___ Document text

A child dies, allegedly abused by a parent. The child was previously known
to authorities. In fact, it soon becomes clear that the case file had more
"red flags" than a Soviet May Day parade.

As investigations begin, caseworkers panic. Fearful of having the next such
case on their watch, they tear far more children from their homes.

Rochester, 2005?

No. New York City, 1996. The child's name was Elisa Izquierdo. And
Rochester can learn a lot from what New York City did wrong after she died,
and then what it did right.

The first reaction was panic.

By 1998, the number of children torn from their parents over the course of
a year had soared 50 percent. But instead of making children safer, deaths
of children "known to the system" increased by 50 percent.

That's not as surprising as it sounds. When a child "known to the system"
dies, it's almost always because an overwhelmed, undertrained caseworker
didn't have time to make a good decision.

______

Required tasks:
- 1) Using the child-welfare passage, explain why caseworkers take far more children from their homes once investigations begin.
- 2) Copy from the child-welfare passage the section from "Rochester, 2005?" up to and including "reaction was panic.", word for word.

___ Dataset content

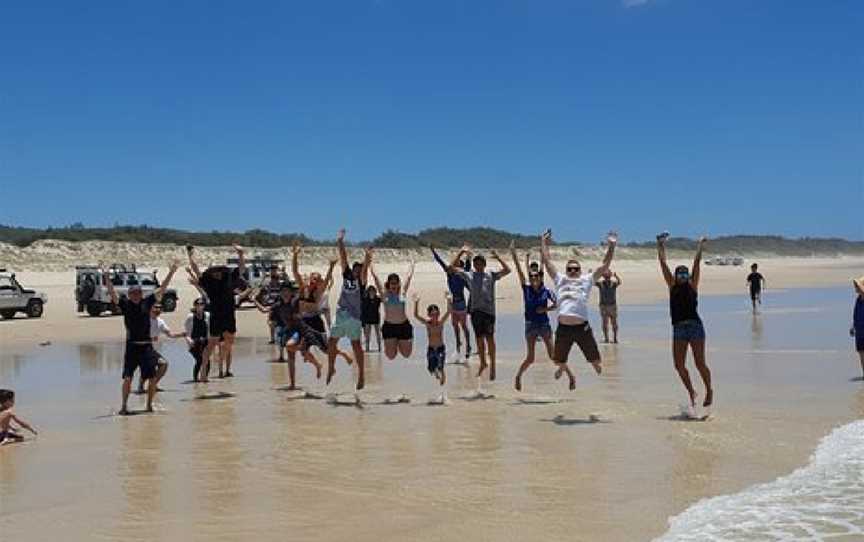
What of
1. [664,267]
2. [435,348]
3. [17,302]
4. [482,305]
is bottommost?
[435,348]

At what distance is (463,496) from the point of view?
6.55 metres

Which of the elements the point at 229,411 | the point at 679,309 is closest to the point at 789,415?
the point at 679,309

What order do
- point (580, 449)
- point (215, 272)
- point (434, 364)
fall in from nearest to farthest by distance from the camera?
point (580, 449), point (434, 364), point (215, 272)

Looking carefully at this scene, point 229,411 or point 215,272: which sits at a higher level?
point 215,272

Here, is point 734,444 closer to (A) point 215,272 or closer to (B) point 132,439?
(B) point 132,439

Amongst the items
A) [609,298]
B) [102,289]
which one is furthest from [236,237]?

______

Correct answers:
- 1) Caseworkers panic once investigations begin. They fear having the next such case happen on their watch, so they remove far more children from their homes.

- 2)
Rochester, 2005?

No. New York City, 1996. The child's name was Elisa Izquierdo. And
Rochester can learn a lot from what New York City did wrong after she died,
and then what it did right.

The first reaction was panic.